The website was set up by a researcher at MBARI (the Monterey Bay Aquarium research Institute) and aims to bring scientists and ocean lovers together by allowing visitors to post their sightings and photos and compare their sightings with those of beachcombers around the globe.
Steven Haddock the website’s creator said: "People have been talking about jelly blooms increasing around the world, but we don't really have a lot of data on this. So it's hard to know how localized these events are. That's why we created this website. The idea is that everyday people can get involved in a real ocean research project. Their eyes are important instruments in this study."

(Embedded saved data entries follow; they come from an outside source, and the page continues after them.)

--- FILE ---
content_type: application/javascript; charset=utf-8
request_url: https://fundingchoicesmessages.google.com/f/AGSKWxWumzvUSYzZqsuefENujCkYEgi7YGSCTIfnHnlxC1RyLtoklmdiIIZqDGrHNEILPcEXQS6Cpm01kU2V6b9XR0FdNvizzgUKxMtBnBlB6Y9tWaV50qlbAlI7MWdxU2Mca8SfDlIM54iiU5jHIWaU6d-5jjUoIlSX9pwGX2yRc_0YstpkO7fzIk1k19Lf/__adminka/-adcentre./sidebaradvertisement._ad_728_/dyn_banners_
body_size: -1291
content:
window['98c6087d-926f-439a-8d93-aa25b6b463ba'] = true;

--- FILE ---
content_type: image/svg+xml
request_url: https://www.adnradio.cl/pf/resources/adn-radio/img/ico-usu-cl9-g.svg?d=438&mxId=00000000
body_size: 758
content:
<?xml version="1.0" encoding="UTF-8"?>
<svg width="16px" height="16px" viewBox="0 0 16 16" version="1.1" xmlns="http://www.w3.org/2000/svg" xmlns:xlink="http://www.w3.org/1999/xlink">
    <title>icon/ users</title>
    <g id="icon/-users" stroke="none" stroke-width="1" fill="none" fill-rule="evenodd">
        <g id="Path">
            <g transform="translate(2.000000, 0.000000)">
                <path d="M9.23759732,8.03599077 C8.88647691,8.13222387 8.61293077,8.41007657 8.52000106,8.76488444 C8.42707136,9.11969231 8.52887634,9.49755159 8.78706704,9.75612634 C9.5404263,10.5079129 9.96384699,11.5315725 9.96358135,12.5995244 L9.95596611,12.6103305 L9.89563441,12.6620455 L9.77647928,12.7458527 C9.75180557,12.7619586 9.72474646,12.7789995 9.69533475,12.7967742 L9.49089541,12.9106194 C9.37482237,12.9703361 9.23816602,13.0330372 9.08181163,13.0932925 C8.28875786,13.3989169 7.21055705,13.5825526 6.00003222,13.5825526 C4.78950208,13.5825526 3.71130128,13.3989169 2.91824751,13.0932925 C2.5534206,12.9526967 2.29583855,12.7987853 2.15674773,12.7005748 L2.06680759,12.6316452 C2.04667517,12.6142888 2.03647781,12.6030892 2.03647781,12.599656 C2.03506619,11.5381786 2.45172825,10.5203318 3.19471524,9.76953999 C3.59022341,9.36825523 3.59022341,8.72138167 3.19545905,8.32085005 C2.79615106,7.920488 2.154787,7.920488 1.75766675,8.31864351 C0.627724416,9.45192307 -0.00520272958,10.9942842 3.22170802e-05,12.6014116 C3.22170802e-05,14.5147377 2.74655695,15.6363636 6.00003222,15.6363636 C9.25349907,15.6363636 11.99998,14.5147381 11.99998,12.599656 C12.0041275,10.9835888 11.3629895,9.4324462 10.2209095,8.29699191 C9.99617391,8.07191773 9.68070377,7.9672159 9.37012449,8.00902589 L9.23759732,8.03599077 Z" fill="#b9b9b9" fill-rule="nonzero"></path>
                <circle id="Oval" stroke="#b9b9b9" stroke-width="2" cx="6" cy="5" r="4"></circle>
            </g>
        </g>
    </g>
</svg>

The data will be used in a collaborative study of worldwide jellyfish blooms funded by the US National Center for Ecological Analysis and Synthesis (NCEAS) designed to identify world-wide trends in jellyfish blooms by combining the results of many individual studies.
As well as documenting jellyfish blooms, the Jellywatch site also allows visitors to report other unusual ocean events such as red tides or mass strandings of other marine creatures.
The site is also interested in historical observations of jelly strandings and even 'no-jelly' observations. To get people involved there are even accompanying Twitter and Facebook pages.
After less than three months of operation, the Jellywatch site already features hundreds of sightings from British Columbia to South Africa. As Haddock jokes, "I think we have sightings from every continent except Antarctica... I'll have to work on that one."